It's only when you lose a person that you realize how big a part they were in your life
"She is a good student. She doesn't need remedial classes" said a person looking at me when I joined school as a new student. Believe it or not, that was probably the first reassuring thing that anyone had ever told me since I moved in to that new place. You gave me confidence. You made me believe in myself then. We would just occasionally smile at each other and exchange few pleasantries. I even heard rumors of you having a crush on me! I was flattered then (even though I'd have never admitted it then). For a person who was so down in the dumps, this was great news! But this is not about me. This is about you.

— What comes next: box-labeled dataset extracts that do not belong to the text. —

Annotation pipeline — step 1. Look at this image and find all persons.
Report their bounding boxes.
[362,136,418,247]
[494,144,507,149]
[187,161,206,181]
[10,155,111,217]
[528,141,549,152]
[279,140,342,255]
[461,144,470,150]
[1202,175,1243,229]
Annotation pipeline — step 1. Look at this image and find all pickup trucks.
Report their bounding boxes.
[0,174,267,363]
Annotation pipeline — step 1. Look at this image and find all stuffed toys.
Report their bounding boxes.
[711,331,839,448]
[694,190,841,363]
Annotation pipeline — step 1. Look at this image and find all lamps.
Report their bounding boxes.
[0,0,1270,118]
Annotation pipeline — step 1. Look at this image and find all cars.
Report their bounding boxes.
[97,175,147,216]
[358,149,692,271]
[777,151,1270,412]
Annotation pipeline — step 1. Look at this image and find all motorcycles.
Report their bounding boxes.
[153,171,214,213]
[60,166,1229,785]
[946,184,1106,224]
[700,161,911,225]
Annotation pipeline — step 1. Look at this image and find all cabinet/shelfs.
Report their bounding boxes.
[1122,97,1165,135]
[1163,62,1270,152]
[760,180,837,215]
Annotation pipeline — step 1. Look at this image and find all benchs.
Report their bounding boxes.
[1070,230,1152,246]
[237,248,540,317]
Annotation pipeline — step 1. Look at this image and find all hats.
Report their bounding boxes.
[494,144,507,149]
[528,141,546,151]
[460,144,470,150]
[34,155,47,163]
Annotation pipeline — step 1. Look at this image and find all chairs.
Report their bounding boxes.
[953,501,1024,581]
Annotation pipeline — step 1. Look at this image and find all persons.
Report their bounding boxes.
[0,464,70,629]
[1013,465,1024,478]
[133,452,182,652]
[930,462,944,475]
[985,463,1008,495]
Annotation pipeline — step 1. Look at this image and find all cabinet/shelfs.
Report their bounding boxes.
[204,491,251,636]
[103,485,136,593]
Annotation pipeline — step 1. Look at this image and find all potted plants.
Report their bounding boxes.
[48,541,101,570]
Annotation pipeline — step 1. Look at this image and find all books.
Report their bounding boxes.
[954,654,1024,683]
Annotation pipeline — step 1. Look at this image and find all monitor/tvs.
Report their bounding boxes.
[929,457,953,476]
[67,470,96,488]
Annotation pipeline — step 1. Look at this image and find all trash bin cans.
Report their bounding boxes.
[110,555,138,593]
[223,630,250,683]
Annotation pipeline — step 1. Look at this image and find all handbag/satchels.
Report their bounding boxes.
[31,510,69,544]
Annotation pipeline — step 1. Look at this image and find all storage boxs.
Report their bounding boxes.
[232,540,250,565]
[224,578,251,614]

You were an excellent student, a brilliant basketball player and a loving brother. You will always be in my memory, because even though we didn't talk much, you've left an everlasting impression on my mind and I don't think it will ever go away. I cannot imagine the pain your family would be going through, you were the young and loved one. You were having such a good run and that was cut short by the hurdle that was leukemia. It's been years since we talked and I still cannot believe that you aren't here with us today.
I don't think I'll ever be able to digest this fact that you're truly gone. The words "I'm Sorry " doesn't mean anything and it falls flat. If there is life on the other side, I hope we meet there and you remember me. This will probably never reach you, but always know that you're loved and that the entire batch is devastated at what has just happened. I'm not saying this for courtesy sake, but you will always be missed.
A classmate (and a friend) of yours.